2002 CTOS Annual Meeting Oral Presentations — Medical Oncology

Molecular Targeting Of Pdgfb By Imatinib Mesylate In Dermatofibrosarcoma Protuberans
[Abstract ID: 25]

Category: Medical Oncology

Presentation: Young Investigator

Authors: Scott M Schuetze¹, Brian P Rubin¹, Janet F Eary¹, Thomas H Norwood¹, Sohail Mirza¹, Ernest U Conrad III¹, James D Bruckner¹

Author Institutions: ¹University of Washington, Seattle, Washington, United States

Presenter: Scott M Schuetze
sschuetz@fhcrc.org

Correspondent: Scott M Schuetze
sschuetz@fhcrc.org
Seattle Washington United States 98109
Ph: 206 288-2052
Fax: 206 288-2042

Objectives: Dermatofibrosarcoma protuberans (DFSP) are highly invasive dermal mesenchymal neoplasms that occasionally metastasize. Standard chemotherapy has not been effective. Activation of the platelet derived growth factor B (PDGFB) receptor, a transmembrane kinase, by aberrant expression of platelet derived growth factor B is central to the pathogenesis of DFSP. We treated a patient with unresectable, metastatic DFSP with imatinib mesylate to investigate the response of this malignancy to inhibition of the PDGFB pathway.
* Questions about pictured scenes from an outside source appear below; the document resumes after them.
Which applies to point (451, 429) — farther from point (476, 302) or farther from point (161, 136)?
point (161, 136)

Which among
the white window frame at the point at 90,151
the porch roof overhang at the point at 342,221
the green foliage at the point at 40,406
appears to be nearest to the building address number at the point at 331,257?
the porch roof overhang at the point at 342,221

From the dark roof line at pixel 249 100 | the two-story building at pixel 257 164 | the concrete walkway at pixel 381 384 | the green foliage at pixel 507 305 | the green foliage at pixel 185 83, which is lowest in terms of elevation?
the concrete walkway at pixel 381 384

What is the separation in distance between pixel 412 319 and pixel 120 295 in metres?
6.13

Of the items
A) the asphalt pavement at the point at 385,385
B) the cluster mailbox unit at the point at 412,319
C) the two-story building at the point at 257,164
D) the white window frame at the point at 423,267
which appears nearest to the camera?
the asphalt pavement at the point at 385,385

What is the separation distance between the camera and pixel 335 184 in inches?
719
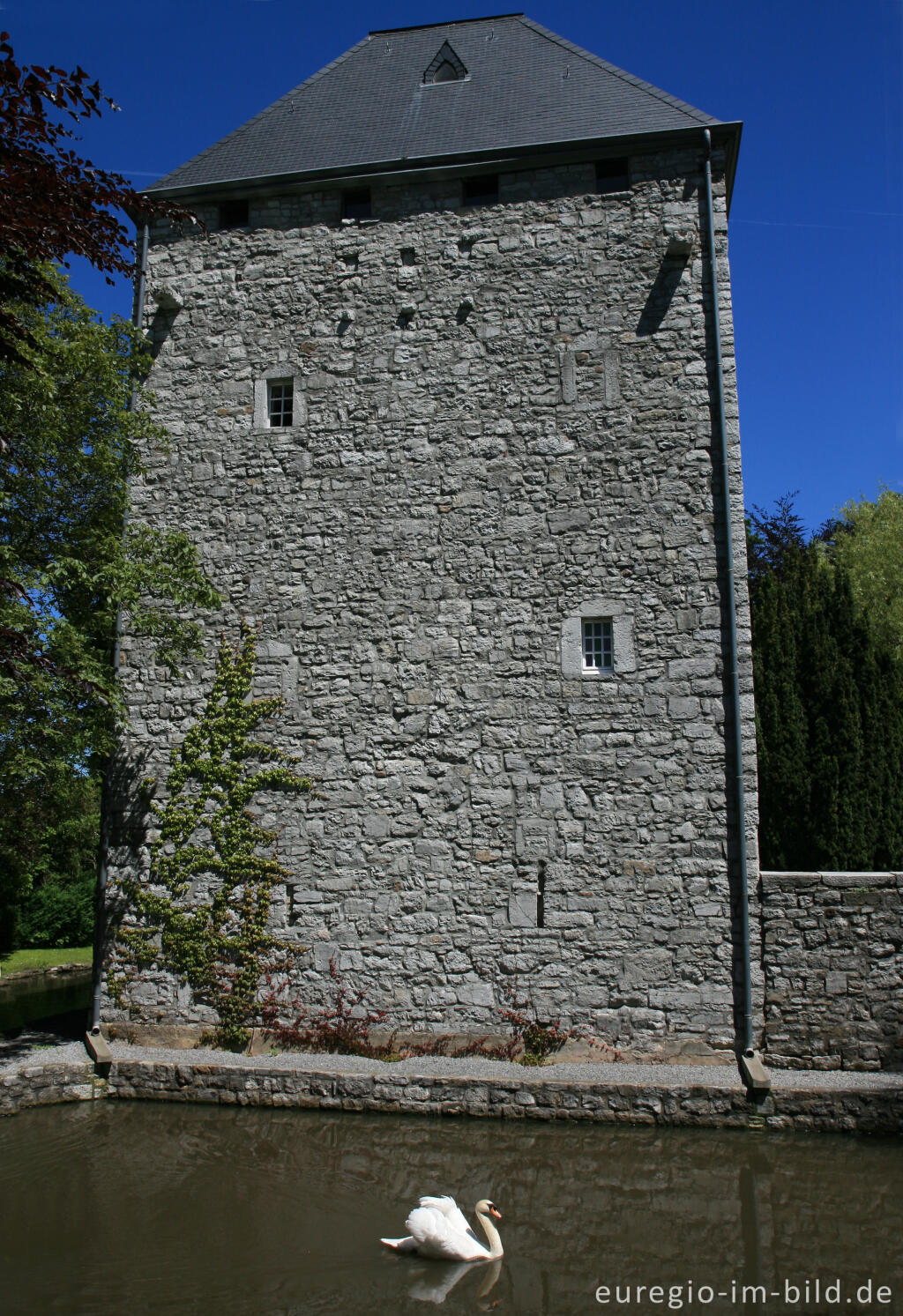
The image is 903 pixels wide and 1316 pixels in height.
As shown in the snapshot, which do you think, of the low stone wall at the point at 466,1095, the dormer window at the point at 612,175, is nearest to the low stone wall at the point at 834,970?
the low stone wall at the point at 466,1095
Methods: A patient with metastatic DFSP received imatinib mesylate twice daily. Tumor response to therapy was assessed using fluorodeoxyglucose-positron emission tomography, magnetic resonance imaging, immunohistochemistry and standard pathology.
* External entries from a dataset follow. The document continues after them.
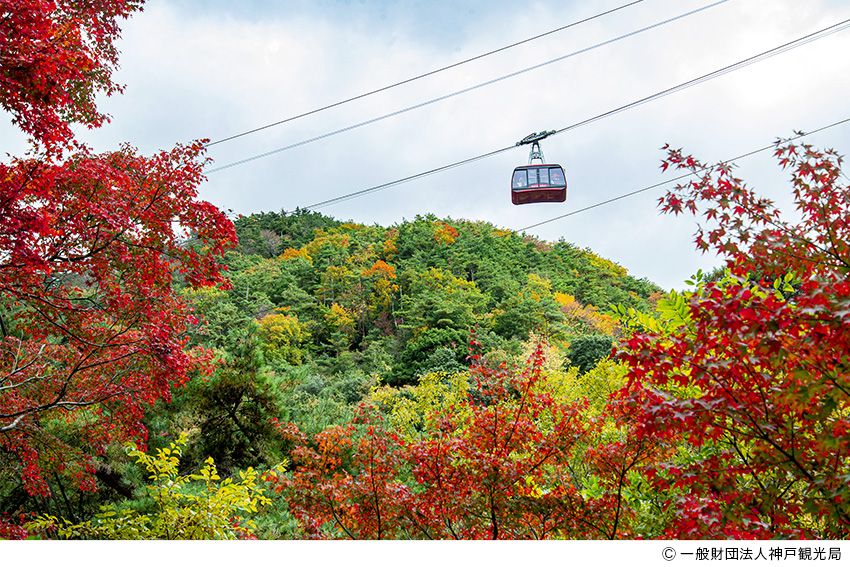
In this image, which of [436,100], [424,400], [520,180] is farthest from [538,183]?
[424,400]

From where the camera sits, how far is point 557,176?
9.58m

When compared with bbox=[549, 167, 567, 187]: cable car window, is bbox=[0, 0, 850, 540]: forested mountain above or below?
below

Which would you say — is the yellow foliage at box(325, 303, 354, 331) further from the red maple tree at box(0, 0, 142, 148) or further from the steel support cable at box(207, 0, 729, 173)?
the red maple tree at box(0, 0, 142, 148)

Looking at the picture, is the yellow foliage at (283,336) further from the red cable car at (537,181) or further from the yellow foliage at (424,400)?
the red cable car at (537,181)

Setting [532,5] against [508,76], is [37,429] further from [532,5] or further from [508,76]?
[532,5]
Results: The patient tolerated twice daily ingestion of imatinib mesylate. After two weeks of treatment, fluorodeoxyglucose uptake in the DFSP fell to background levels. Tumor volume progressively shrank over four months by more than 75% allowing for complete resection of the residual mass. Histologic evaluation revealed a complete pathologic response to treatment. Adjuvant therapy with imatinib mesylate was not used. The patient remains free of tumor more than nine months after surgery.
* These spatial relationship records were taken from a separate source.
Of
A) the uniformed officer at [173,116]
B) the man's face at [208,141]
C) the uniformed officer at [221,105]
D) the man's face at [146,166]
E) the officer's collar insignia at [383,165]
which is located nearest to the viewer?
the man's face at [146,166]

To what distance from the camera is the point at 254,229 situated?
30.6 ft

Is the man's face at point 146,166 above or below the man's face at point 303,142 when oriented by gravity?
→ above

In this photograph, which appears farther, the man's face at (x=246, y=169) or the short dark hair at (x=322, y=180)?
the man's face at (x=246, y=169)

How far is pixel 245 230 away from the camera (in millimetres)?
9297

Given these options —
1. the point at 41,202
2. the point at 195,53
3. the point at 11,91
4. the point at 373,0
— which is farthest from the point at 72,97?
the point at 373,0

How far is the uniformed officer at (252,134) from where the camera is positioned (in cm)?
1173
Conclusions: Imatinib mesylate appears to be highly active in DFSP when administered twice daily. The optimal duration of therapy to obtain a complete response is not known, but in this patient, four months of treatment resulted in a complete histologic response and allowed for complete resection of the residual mass. This result demonstrates that therapies targeting specific oncogene pathways central to the pathogenesis of a neoplasm can result in dramatic therapeutic effects.